··· DOCUMENT SOURCE ···
Mais l'auteur précise que "enseigner que" n'est pas vraiment enseigner, c'est seulement informer, et que "enseigner à" et "enseigner" sont indissociables (« Enseigner la philosophie, c'est aussi enseigner à faire une dissertation ou à savoir commenter un texte philosophique. De sorte que lorsque l'on enseigne, on enseigne aussi « à ». »), donc finalement enseigner, c'est donner accès au faire (c'est faire faire) via un cadre théorique qui transcende l'action pour donner accès aux « formes supérieures du monde ».

NB : On retrouve ici la notion de faire travailler mobilisée ici L'évaluation pair-à-pair, et empruntée à Ponchaut and Salzmann, 2014[2].

Remarque : La limite des pédagogies inductives

Il y a des connaissances qui ne peuvent émerger de la pratique, et qui nécessitent un éclairage extérieur.

« L'enseignement ne saurait être une simple juxtaposition de situations et de dispositifs car il doit attirer l'attention sur ce qui mérite d'être appris, susciter l'effort et l'abnégation et provoquer enfin l'admiration pour tout ce qui donne sens à nos expériences que celles-ci soient rationnelles, esthétiques, émotionnelles ou spirituelles. Sur ce point la maïeutique semble bien impuissante à moins de présupposer que, par une sorte d'harmonie préétablie, l'élève va d'emblée s'intéresser à ce qui mérite d'être appris, qu'il va immédiatement consentir à l'effort nécessaire et découvrir instantanément les saveurs du savoir et de la culture. »

La notion de maïeutique renvoie à une métaphore de l'accouchement, l'homme porte en lui des connaissances qu'un tiers peut aider à faire accoucher. L'enseignement ne serait alors un art de l'accouchement de ces connaissances. On peut considérer que les pédagogies inductives, comme les pédagogies par projet, hérité d'une certaine façon de la notion de maïeutique.

Je pense que ces formes sont insuffisantes, car si elles ouvrent bien au faire faire, elles ne permettent pas d'accéder correctement ou efficacement au théorique (puisque la théorisation devient l'exercice personnel de chacun).

Je ne rejette pas ces pédagogies, elle ont une place, mais je les juge insuffisantes à l'enseignement, elles n'ont qu'une place.

"Le partage de l'agir"

« L'acte d'enseigner ne s'épuise donc jamais dans sa transitivité, elle est une activité qui vise à susciter en l'autre une activité, elle engage finalement la difficile question du partage de l'agir. »

Enseigner c'est agir et c'est faire agir, enseignants et apprenants sont actifs. Lorsque des étudiants font un exercice, c'est l’enseignant qui leur fait faire un exercice.
··· LIGNES RÉPERTORIÉES ···
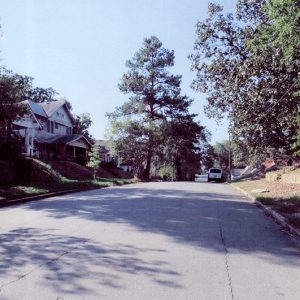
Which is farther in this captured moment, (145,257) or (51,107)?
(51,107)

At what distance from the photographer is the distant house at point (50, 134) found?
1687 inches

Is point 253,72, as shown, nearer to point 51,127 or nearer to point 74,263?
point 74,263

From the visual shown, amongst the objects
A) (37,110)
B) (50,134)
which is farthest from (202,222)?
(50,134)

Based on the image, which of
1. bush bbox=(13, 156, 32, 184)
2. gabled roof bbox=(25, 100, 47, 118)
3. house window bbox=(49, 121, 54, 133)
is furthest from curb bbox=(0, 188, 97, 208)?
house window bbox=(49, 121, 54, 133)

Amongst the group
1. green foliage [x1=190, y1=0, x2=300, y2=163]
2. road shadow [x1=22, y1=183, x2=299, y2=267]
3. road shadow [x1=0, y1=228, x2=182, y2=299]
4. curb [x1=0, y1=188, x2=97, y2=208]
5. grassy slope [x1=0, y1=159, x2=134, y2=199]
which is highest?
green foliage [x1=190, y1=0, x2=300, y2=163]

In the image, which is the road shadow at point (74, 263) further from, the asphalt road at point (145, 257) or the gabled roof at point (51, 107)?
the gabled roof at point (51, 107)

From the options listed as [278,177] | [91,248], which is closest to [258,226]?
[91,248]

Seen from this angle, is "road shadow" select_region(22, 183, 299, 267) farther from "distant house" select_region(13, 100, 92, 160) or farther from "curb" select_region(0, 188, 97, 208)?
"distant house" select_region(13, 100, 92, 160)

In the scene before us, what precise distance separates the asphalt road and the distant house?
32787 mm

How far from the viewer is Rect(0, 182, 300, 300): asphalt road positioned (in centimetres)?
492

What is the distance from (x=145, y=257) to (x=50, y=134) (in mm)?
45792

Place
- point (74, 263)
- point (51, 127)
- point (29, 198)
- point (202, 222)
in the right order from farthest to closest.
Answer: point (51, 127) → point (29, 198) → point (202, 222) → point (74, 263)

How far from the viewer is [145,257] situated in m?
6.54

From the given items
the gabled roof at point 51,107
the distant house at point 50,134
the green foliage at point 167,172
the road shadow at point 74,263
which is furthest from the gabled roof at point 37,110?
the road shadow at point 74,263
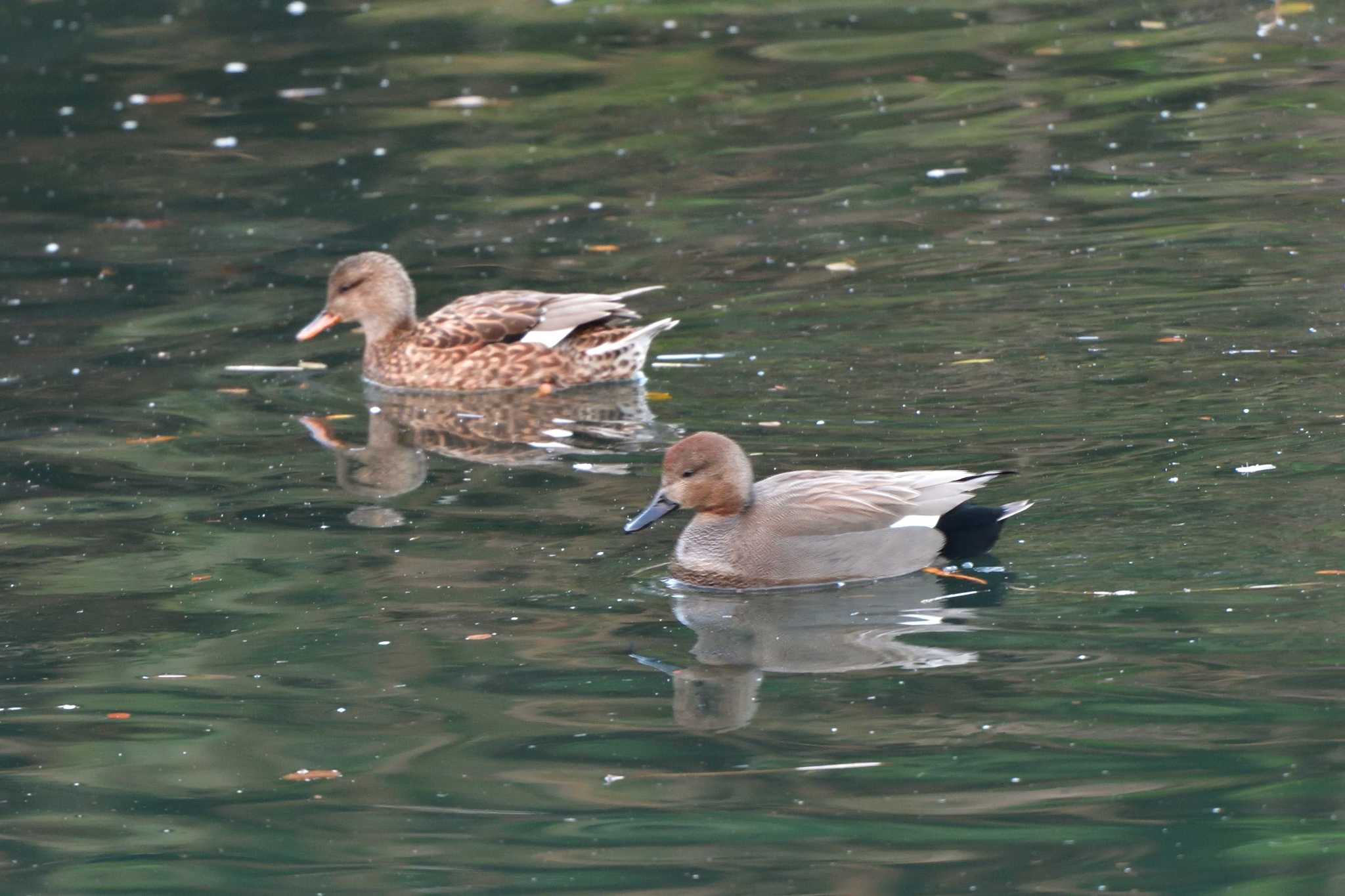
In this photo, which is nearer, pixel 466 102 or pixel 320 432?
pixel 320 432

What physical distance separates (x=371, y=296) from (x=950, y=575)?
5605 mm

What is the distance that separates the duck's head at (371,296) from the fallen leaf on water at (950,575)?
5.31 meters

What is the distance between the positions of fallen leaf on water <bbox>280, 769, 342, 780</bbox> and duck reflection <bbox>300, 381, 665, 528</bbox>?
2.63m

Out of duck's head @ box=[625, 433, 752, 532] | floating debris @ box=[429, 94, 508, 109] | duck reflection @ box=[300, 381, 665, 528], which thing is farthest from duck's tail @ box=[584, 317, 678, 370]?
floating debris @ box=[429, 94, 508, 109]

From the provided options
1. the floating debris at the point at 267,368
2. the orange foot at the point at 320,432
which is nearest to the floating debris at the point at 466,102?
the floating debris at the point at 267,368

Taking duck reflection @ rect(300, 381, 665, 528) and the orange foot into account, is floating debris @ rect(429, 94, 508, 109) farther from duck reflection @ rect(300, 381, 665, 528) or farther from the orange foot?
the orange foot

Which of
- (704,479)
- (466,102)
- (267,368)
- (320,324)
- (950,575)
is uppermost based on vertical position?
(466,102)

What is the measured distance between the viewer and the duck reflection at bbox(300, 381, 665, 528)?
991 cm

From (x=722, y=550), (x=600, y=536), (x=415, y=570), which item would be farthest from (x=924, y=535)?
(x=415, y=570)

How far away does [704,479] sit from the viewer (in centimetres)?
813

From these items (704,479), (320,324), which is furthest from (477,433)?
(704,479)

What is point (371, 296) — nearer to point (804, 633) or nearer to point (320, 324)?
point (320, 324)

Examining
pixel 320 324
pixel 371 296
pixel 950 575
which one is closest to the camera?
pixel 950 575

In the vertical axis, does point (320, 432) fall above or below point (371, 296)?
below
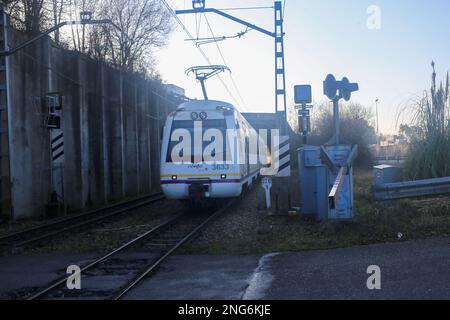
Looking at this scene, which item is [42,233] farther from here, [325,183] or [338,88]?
···
OBJECTIFS
(a) Reprenez sous forme de liste courte le paragraphe du document source qui commence par « Enseigner c'est agir », sans perdre ses idées principales.
(b) D'après le document source, à quelle métaphore renvoie la notion de maïeutique ?
(c) Recopiez tel quel le passage du document source qui va de « La notion de maïeutique renvoie » jusqu'à « notion de maïeutique. ».

RÉPONSES ATTENDUES
(a)
- Enseigner, c'est agir et faire agir.
- Enseignants et apprenants sont tous deux actifs.
- Quand des étudiants font un exercice, c'est l'enseignant qui le leur fait faire.

(b) À une métaphore de l'accouchement.

(c)
La notion de maïeutique renvoie à une métaphore de l'accouchement, l'homme porte en lui des connaissances qu'un tiers peut aider à faire accoucher. L'enseignement ne serait alors un art de l'accouchement de ces connaissances. On peut considérer que les pédagogies inductives, comme les pédagogies par projet, hérité d'une certaine façon de la notion de maïeutique.